|Dry Creek at 9AM this morning, just a few cubic feet per second|
Except during intense storms...
Dry Creek is one of the few waterways in the Sierra Nevada with no reservoirs or flood control measures. When big storms roll through, the water can rise quickly and overflow its banks. We had such a storm last night. Rain throughout California from Eureka to San Diego. I saw that some coastal areas received 7" or more. Less rain fell in the arid Central Valley, with about 0.70" in Modesto and 1.21" in the rain gauge in my backyard. But several inches fell upstream in the Dry Creek drainage, and I expected to see some high water today. I headed out this morning for a look and...nothing. I was briefly surprised, but then I remembered that I teach about this stuff. It's a perfect example of flood lagtime.
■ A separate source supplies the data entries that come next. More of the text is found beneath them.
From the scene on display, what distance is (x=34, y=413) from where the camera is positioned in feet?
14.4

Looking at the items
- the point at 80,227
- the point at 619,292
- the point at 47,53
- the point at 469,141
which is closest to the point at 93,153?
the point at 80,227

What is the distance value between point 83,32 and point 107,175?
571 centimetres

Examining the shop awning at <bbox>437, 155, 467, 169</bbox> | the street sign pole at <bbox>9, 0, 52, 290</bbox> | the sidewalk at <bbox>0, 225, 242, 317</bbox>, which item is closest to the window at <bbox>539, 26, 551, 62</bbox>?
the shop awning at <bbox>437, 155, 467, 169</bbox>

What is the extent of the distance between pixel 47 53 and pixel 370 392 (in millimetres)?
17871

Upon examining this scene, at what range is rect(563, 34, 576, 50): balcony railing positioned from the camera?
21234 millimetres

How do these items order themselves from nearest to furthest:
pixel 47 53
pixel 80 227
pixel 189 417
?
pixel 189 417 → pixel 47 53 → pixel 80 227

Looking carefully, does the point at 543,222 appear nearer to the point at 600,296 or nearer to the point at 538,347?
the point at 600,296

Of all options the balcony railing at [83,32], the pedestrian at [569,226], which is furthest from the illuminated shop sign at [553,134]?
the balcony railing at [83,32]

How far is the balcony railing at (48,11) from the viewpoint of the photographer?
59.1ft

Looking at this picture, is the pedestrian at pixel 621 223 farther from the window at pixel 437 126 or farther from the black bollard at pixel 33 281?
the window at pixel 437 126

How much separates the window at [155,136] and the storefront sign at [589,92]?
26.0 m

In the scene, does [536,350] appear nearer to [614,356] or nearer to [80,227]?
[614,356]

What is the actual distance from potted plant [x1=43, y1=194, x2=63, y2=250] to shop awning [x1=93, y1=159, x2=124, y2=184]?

Should you care? Yes, if you live anywhere near a river.
|Dry Creek at 2,000 cubic feet per second this afternoon.|
|Dry Creek at 4,000 cubic feet per second, as expected after nightfall tonight (March, 2011)|
Accurate scientific data is fundamental to the health of our society. There is not a single place in our country (and indeed the world) that is free of geological hazards. Hydrologists analyze the storm data and report to government officials who then take action to protect the populace from flooding. Seismologists analyze fault activity in hopes of minimizing the damage from major earthquakes. Volcanologists monitor the dangers of active volcanoes. Climate scientists track the effects of global warming.
In a healthy society, the politicians and government officials accept the findings of those who know the dangers best, and act accordingly. I hope that the new administration will come to understand this. If they were to deny the existence of earthquakes or volcanoes (however strange that might seem; Bobby Jindal once famously complained about "volcano monitoring"), disaster would happen. And likewise, if those in government deny global warming, then it would be like a politician predicting that the rivers won't rise, despite the massive storm upstream.